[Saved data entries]
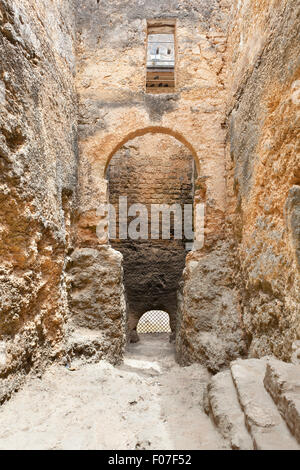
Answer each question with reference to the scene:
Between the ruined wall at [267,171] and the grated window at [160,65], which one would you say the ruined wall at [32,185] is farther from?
the grated window at [160,65]

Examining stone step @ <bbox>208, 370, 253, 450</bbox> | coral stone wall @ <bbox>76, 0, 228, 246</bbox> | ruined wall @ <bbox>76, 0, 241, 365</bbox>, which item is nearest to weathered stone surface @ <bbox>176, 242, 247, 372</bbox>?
ruined wall @ <bbox>76, 0, 241, 365</bbox>

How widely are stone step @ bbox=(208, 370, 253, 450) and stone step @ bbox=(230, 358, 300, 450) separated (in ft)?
0.15

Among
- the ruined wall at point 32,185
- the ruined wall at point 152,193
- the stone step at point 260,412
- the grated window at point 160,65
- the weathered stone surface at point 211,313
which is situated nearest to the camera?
the stone step at point 260,412

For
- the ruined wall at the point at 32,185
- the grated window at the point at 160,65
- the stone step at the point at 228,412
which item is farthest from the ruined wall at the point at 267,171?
the grated window at the point at 160,65

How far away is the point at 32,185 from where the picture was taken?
2.48 meters

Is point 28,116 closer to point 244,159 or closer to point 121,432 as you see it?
point 244,159

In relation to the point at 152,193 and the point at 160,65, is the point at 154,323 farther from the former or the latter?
the point at 160,65

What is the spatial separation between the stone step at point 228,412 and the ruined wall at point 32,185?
4.31 feet

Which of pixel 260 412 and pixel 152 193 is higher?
pixel 152 193

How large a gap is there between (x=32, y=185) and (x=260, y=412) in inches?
84.9

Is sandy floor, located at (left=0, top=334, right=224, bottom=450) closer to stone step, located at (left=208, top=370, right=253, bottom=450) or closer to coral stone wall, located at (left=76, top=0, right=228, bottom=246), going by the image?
stone step, located at (left=208, top=370, right=253, bottom=450)


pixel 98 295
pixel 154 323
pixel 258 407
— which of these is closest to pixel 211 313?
pixel 98 295

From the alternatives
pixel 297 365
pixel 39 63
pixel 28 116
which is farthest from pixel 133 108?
pixel 297 365

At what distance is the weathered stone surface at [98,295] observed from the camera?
3500 millimetres
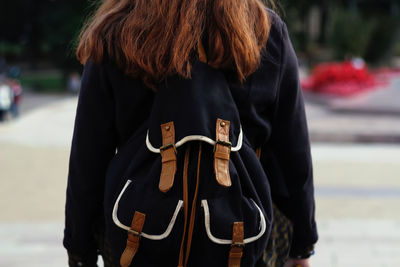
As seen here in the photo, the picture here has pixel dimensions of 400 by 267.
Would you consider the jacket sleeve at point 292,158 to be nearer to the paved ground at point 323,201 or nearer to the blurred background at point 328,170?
the blurred background at point 328,170

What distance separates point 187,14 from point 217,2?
94mm

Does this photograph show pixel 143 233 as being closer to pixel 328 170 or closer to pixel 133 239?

● **GIVEN EXERCISE**: Convert every line of the items above into a JSON list of strings, one string per line. Omit blank lines and leave the pictures out.

● **FULL OUTPUT**:
[
  "Answer each question with reference to the scene:",
  "Between the ruined wall at [267,171] and the grated window at [160,65], which one would you say the ruined wall at [32,185] is farther from?",
  "the grated window at [160,65]",
  "Examining stone step @ <bbox>208, 370, 253, 450</bbox> | coral stone wall @ <bbox>76, 0, 228, 246</bbox> | ruined wall @ <bbox>76, 0, 241, 365</bbox>, which item is nearest to weathered stone surface @ <bbox>176, 242, 247, 372</bbox>?",
  "ruined wall @ <bbox>76, 0, 241, 365</bbox>",
  "How widely are stone step @ bbox=(208, 370, 253, 450) and stone step @ bbox=(230, 358, 300, 450) separated (in ft)?",
  "0.15",
  "Among",
  "- the ruined wall at point 32,185",
  "- the ruined wall at point 152,193",
  "- the stone step at point 260,412",
  "- the grated window at point 160,65",
  "- the weathered stone surface at point 211,313",
  "which is situated nearest to the camera?",
  "the stone step at point 260,412",
  "For",
  "- the ruined wall at the point at 32,185",
  "- the grated window at the point at 160,65",
  "- the stone step at the point at 228,412",
  "which item is farthest from the ruined wall at the point at 267,171?",
  "the grated window at the point at 160,65",
  "How far away is the point at 32,185 from where the picture was taken?",
  "2.48 meters",
  "Is point 28,116 closer to point 244,159 or closer to point 121,432 as you see it?",
  "point 244,159",
  "In relation to the point at 152,193 and the point at 160,65, is the point at 154,323 farther from the former or the latter?",
  "the point at 160,65",
  "What is the spatial separation between the stone step at point 228,412 and the ruined wall at point 32,185?",
  "4.31 feet",
  "Which of pixel 260 412 and pixel 152 193 is higher?",
  "pixel 152 193",
  "How large a gap is there between (x=32, y=185) and (x=260, y=412) in inches?",
  "84.9",
  "Is sandy floor, located at (left=0, top=334, right=224, bottom=450) closer to stone step, located at (left=208, top=370, right=253, bottom=450) or closer to coral stone wall, located at (left=76, top=0, right=228, bottom=246), going by the image?",
  "stone step, located at (left=208, top=370, right=253, bottom=450)",
  "pixel 98 295",
  "pixel 154 323",
  "pixel 258 407",
  "— which of these is closest to pixel 211 313?",
  "pixel 98 295",
  "From the alternatives",
  "pixel 297 365",
  "pixel 39 63",
  "pixel 28 116",
  "which is farthest from pixel 133 108?",
  "pixel 297 365",
  "At what distance is the weathered stone surface at [98,295] observed from the camera?",
  "3500 millimetres",
  "As seen here in the photo, the picture here has pixel dimensions of 400 by 267.",
  "Would you consider the jacket sleeve at point 292,158 to be nearer to the paved ground at point 323,201 or nearer to the blurred background at point 328,170?",
  "the blurred background at point 328,170",
  "What distance separates point 187,14 from point 217,2?",
  "94mm",
  "Does this photograph show pixel 143 233 as being closer to pixel 328 170 or closer to pixel 133 239?"
]